— START MATERIAL FOR THE TASK —

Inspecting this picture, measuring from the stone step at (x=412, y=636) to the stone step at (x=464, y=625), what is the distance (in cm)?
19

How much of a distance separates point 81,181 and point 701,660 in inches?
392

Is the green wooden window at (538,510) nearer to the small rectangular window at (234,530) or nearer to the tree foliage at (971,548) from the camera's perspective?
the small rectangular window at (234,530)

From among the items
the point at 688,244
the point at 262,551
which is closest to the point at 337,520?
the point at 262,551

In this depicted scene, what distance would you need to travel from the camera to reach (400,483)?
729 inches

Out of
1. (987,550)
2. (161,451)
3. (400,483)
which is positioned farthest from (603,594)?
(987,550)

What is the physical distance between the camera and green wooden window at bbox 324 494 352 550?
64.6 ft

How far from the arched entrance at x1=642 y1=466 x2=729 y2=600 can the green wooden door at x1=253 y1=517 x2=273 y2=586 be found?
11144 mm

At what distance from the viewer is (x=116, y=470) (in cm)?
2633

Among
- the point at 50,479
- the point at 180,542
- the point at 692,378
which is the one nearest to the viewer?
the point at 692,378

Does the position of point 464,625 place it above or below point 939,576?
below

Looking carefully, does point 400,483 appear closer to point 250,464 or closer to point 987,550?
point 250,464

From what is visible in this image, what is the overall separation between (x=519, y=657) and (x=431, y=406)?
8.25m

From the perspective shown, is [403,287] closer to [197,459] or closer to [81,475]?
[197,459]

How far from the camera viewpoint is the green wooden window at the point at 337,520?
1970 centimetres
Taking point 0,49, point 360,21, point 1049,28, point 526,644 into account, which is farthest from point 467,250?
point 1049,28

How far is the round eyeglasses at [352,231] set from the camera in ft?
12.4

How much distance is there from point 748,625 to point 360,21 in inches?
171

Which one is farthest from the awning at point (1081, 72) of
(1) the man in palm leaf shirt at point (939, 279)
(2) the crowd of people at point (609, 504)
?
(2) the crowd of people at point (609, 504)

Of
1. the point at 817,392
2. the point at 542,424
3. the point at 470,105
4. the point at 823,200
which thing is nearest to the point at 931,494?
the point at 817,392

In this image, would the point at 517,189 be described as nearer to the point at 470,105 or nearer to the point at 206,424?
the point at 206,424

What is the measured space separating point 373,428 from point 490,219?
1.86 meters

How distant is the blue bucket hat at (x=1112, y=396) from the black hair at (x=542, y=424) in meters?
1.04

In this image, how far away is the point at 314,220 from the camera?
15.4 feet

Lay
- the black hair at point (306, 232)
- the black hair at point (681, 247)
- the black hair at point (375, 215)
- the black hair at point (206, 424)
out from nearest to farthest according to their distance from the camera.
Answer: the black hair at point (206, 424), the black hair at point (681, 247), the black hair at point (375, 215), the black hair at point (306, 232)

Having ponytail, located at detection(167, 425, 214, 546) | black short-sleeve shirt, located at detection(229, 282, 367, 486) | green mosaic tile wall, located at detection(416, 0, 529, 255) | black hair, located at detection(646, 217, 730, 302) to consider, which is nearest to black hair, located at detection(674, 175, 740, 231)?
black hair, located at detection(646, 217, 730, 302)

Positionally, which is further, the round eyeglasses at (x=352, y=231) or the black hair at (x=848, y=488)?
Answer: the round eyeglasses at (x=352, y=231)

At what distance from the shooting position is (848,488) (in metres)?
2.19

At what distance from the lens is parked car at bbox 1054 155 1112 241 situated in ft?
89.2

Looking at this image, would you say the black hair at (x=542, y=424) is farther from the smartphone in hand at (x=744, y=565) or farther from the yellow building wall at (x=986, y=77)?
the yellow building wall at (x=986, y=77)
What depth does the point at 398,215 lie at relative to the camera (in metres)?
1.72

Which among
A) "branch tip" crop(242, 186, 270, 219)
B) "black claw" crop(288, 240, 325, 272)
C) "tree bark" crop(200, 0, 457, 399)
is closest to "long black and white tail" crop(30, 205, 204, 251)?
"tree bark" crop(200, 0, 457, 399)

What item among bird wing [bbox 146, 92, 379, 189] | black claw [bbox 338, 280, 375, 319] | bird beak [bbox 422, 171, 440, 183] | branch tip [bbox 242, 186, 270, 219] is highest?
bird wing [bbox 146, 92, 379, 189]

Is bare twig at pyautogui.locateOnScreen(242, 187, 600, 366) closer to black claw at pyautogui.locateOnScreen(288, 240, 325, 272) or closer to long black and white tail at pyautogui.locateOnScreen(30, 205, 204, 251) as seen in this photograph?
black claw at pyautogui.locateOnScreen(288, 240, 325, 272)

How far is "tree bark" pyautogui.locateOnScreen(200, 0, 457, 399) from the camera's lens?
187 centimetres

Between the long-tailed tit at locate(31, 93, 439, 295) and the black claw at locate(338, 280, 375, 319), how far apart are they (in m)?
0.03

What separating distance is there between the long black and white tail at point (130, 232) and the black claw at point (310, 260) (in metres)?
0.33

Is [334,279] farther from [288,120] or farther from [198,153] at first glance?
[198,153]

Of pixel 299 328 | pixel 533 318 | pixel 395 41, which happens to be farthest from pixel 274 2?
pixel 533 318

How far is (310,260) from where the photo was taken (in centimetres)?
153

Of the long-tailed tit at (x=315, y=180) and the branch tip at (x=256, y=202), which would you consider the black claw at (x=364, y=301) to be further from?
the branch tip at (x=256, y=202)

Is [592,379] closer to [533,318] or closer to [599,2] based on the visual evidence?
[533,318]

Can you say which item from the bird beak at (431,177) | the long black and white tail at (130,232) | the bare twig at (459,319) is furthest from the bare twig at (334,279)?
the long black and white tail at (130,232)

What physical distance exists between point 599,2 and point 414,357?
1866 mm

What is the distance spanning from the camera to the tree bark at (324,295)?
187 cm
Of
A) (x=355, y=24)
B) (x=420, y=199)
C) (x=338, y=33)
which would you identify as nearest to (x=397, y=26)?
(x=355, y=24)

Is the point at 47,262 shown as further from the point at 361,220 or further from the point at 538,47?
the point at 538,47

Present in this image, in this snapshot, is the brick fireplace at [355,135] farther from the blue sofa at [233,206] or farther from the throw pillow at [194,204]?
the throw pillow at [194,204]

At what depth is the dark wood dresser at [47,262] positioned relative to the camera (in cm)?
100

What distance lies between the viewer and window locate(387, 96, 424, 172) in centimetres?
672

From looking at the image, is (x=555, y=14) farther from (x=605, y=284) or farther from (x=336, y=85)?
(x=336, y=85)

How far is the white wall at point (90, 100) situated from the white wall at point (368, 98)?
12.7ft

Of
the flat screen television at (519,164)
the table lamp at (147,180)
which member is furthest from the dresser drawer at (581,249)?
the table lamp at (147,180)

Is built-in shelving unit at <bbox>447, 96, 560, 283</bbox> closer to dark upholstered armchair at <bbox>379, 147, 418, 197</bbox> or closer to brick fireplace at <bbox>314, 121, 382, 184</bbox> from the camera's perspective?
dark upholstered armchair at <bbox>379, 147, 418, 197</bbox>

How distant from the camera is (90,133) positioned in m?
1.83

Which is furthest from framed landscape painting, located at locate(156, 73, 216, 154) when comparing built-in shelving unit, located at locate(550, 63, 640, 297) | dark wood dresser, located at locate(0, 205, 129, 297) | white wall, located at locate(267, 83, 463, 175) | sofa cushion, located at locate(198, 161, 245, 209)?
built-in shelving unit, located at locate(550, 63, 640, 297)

— END MATERIAL FOR THE TASK —

Reproduce the material word for word, from the line containing "Does the position" down to the line containing "Answer: the black". Include both of those lines.

Does the position of point 464,625 place it above or below point 939,576?
below

Looking carefully, does point 400,483 appear closer to point 250,464 or closer to point 987,550?
point 250,464

From what is visible in this image, what is the overall separation between (x=519, y=657) and (x=431, y=406)?
8.25m

From the perspective shown, is [403,287] closer to [197,459] or closer to [81,475]?
[197,459]

How far from the camera viewpoint is the green wooden window at the point at 337,520?
1970 centimetres
Taking point 0,49, point 360,21, point 1049,28, point 526,644 into account, which is farthest from point 467,250?
point 1049,28

How far is the round eyeglasses at [352,231] set from the camera in ft?
12.4

How much distance is there from point 748,625 to point 360,21 in inches?
171

Which one is farthest from the awning at point (1081, 72) of
(1) the man in palm leaf shirt at point (939, 279)
(2) the crowd of people at point (609, 504)
?
(2) the crowd of people at point (609, 504)

Of
1. the point at 817,392
2. the point at 542,424
3. the point at 470,105
4. the point at 823,200
which thing is nearest to the point at 931,494?
the point at 817,392

In this image, would the point at 517,189 be described as nearer to the point at 470,105 or nearer to the point at 206,424?
the point at 206,424

What is the measured space separating point 373,428 from point 490,219?
1.86 meters

How distant is the blue bucket hat at (x=1112, y=396) from the black hair at (x=542, y=424) in meters?
1.04

In this image, how far away is the point at 314,220 from the camera?
15.4 feet

Lay
- the black hair at point (306, 232)
- the black hair at point (681, 247)
- the black hair at point (375, 215)
- the black hair at point (206, 424)
out from nearest to farthest according to their distance from the camera.
Answer: the black hair at point (206, 424), the black hair at point (681, 247), the black hair at point (375, 215), the black hair at point (306, 232)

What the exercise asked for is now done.